The dict-shaped analog is merge_all (also proposal 0036): when each fan-out instance contributes a dict[str, X], the parent's target_field receives list[dict], which plain merge can't consume. merge_all folds the sequence of mappings into the prior with shallow last-write-wins per key:
from typing import Annotated
from pydantic import Field
from openarmature.graph import State, merge_all
class PipelineState(State):
keyed_results: Annotated[dict[str, Result], merge_all] = Field(default_factory=dict)
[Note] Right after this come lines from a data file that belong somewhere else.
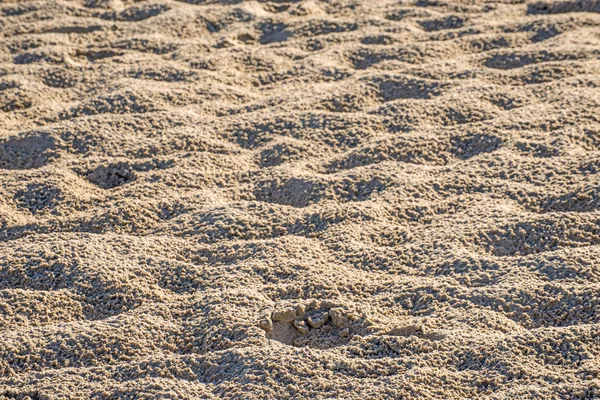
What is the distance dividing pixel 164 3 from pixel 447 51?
3.67 ft

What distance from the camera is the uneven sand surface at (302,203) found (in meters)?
1.48

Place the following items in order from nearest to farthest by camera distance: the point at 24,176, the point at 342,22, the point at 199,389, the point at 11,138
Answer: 1. the point at 199,389
2. the point at 24,176
3. the point at 11,138
4. the point at 342,22

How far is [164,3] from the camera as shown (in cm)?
307

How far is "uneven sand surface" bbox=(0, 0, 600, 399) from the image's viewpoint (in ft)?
4.85

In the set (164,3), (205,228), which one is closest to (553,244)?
(205,228)

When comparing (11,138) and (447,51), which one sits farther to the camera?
(447,51)

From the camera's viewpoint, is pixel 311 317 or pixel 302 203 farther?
pixel 302 203

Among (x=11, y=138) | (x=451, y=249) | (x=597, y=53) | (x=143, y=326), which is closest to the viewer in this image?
(x=143, y=326)

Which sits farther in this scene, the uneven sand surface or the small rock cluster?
the small rock cluster

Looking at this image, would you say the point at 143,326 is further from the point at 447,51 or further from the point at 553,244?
the point at 447,51

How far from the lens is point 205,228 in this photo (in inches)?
73.8

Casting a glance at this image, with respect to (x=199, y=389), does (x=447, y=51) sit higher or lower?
higher

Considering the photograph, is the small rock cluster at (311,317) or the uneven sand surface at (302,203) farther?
the small rock cluster at (311,317)

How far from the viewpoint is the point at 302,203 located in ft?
6.45
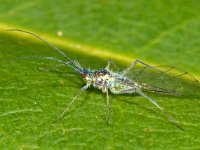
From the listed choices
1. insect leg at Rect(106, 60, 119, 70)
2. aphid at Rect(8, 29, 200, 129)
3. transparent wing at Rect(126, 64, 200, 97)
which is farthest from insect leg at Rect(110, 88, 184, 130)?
insect leg at Rect(106, 60, 119, 70)

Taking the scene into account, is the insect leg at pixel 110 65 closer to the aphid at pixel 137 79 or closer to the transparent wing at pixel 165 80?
the aphid at pixel 137 79

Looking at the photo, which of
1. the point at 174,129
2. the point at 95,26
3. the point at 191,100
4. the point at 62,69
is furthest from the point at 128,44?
the point at 174,129

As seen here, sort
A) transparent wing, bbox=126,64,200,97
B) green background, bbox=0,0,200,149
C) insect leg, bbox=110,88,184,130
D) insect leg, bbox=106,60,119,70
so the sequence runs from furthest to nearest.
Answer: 1. insect leg, bbox=106,60,119,70
2. transparent wing, bbox=126,64,200,97
3. insect leg, bbox=110,88,184,130
4. green background, bbox=0,0,200,149

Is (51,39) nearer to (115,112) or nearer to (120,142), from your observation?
(115,112)

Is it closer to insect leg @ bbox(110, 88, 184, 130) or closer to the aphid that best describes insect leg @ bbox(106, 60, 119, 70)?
the aphid

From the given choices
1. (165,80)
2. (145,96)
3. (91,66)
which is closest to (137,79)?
(165,80)

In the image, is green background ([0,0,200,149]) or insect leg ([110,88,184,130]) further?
insect leg ([110,88,184,130])
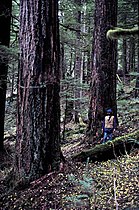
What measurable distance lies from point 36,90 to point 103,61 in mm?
3769

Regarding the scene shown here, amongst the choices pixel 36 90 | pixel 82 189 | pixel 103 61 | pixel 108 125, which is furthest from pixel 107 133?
pixel 82 189

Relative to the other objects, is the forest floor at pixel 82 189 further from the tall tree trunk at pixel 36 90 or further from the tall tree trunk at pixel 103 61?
the tall tree trunk at pixel 103 61

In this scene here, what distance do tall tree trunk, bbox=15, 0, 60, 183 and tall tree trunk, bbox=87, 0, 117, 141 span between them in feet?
10.9

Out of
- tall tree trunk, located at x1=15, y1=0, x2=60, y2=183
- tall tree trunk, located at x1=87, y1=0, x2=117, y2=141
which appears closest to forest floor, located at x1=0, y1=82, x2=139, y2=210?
tall tree trunk, located at x1=15, y1=0, x2=60, y2=183

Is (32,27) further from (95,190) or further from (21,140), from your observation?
(95,190)

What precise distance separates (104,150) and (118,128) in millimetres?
3383

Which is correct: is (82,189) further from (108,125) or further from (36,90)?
(108,125)

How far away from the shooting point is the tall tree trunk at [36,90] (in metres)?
4.99

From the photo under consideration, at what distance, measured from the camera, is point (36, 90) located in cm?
500

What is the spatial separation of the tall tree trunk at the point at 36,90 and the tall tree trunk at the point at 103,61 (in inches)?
130

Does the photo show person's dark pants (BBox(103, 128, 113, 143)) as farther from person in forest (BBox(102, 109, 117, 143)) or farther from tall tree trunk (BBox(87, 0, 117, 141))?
tall tree trunk (BBox(87, 0, 117, 141))

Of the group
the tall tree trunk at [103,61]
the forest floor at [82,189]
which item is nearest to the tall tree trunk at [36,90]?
the forest floor at [82,189]

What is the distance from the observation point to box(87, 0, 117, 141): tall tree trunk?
8102mm

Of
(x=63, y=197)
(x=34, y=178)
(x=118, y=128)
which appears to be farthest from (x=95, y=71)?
(x=63, y=197)
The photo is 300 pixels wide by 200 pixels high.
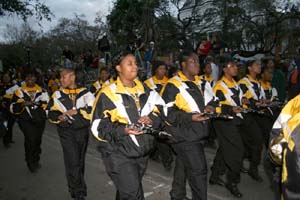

Single-record-per-instance fan-outs (collect_field: str, parent field Annotated[list[X], append]) don't hit this; the engine still wraps each instance's value as one element, but append flattens it correctly since each element is already an X. The two non-flat shapes emerge only when the per-instance value is itself a container: a list[X] per instance lands list[list[X]] (use concat_flatten), and a dict[str, X] per instance lands list[dict] (use merge_all).
If a parent field is populated by BOTH direct node writes AND fan-out collection, that's an architectural ambiguity worth fixing upstream: split into two fields, or pick one path.